Entries on spatial positioning:

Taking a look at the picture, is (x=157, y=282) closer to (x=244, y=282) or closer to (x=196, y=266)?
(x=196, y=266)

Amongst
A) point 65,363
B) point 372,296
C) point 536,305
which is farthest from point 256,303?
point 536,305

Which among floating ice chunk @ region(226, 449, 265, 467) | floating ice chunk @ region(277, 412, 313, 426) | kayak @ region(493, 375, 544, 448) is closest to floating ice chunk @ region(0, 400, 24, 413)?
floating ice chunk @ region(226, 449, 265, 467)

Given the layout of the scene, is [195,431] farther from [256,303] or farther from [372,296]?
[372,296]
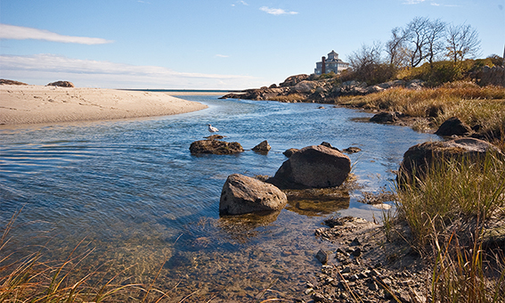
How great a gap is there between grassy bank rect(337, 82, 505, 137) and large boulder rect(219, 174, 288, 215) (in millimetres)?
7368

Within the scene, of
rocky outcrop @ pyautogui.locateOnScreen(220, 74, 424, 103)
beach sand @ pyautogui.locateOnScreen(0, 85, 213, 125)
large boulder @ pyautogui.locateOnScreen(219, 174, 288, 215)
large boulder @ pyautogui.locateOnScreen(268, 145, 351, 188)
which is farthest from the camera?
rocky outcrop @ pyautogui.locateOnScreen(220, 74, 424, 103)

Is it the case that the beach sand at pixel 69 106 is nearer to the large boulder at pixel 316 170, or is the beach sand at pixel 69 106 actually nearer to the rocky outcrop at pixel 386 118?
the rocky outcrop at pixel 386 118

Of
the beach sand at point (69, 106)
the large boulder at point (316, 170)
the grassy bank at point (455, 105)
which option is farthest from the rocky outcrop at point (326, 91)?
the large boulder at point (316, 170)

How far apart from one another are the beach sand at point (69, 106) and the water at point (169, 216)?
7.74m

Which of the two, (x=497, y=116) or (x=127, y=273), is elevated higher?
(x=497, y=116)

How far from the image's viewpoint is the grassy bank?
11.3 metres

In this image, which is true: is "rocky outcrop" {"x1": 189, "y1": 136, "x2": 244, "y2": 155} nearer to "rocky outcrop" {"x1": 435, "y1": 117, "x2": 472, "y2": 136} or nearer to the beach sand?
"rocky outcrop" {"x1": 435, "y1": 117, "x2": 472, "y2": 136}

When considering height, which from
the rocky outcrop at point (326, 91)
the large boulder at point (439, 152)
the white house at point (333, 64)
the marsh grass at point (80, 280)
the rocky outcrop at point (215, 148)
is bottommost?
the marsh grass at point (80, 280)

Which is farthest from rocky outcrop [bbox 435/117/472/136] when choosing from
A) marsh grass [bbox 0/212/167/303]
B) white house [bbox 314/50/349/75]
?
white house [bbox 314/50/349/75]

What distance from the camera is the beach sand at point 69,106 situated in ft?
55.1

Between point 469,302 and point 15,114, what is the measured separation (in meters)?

Task goal
Restate the records word for word, omitting images.

Full answer
Taking a look at the picture, is (x=157, y=282) closer to (x=244, y=282) or closer to (x=196, y=266)?
(x=196, y=266)

Amongst
A) point 65,363
B) point 372,296
C) point 536,305
which is farthest from point 256,303?
point 536,305

Which among floating ice chunk @ region(226, 449, 265, 467) | floating ice chunk @ region(277, 412, 313, 426) | kayak @ region(493, 375, 544, 448) is closest to floating ice chunk @ region(0, 400, 24, 413)?
floating ice chunk @ region(226, 449, 265, 467)

Given the layout of the scene, is [195,431] farther from [256,303] or farther from [372,296]?
[372,296]
How great a gap is there between grassy bank rect(337, 82, 505, 137) and large boulder rect(219, 174, 288, 215) (in millimetres)?
7368

Within the scene, of
rocky outcrop @ pyautogui.locateOnScreen(220, 74, 424, 103)
beach sand @ pyautogui.locateOnScreen(0, 85, 213, 125)
large boulder @ pyautogui.locateOnScreen(219, 174, 288, 215)
large boulder @ pyautogui.locateOnScreen(268, 145, 351, 188)
which is farthest from the camera?
rocky outcrop @ pyautogui.locateOnScreen(220, 74, 424, 103)

Is it the case that the beach sand at pixel 69 106 is nearer to the large boulder at pixel 316 170, or is the beach sand at pixel 69 106 actually nearer to the rocky outcrop at pixel 386 118?
the rocky outcrop at pixel 386 118

Of
the beach sand at point (69, 106)
the large boulder at point (316, 170)
the grassy bank at point (455, 105)
which option is farthest from the rocky outcrop at point (326, 91)?
the large boulder at point (316, 170)

How far apart from one another are the beach sand at point (69, 106) and the water at point (169, 216)?
7.74m

Which of the two, (x=497, y=116) or (x=127, y=273), is elevated higher?
(x=497, y=116)

How far from the image's viewpoint is the grassy bank?
11.3 metres

In this image, which is true: is "rocky outcrop" {"x1": 189, "y1": 136, "x2": 244, "y2": 155} nearer to "rocky outcrop" {"x1": 435, "y1": 117, "x2": 472, "y2": 136} or nearer to the beach sand?
"rocky outcrop" {"x1": 435, "y1": 117, "x2": 472, "y2": 136}

When considering height, which from
the rocky outcrop at point (326, 91)
the large boulder at point (439, 152)
the white house at point (333, 64)
the marsh grass at point (80, 280)
the rocky outcrop at point (215, 148)
is bottommost?
the marsh grass at point (80, 280)

Which is farthest from rocky outcrop [bbox 435/117/472/136] when choosing from
A) marsh grass [bbox 0/212/167/303]
B) white house [bbox 314/50/349/75]
?
white house [bbox 314/50/349/75]

What distance from the camera is the beach sand at point 69,106 situated in ft?
55.1

Between point 469,302 and point 15,114, what is the measured separation (in meters)?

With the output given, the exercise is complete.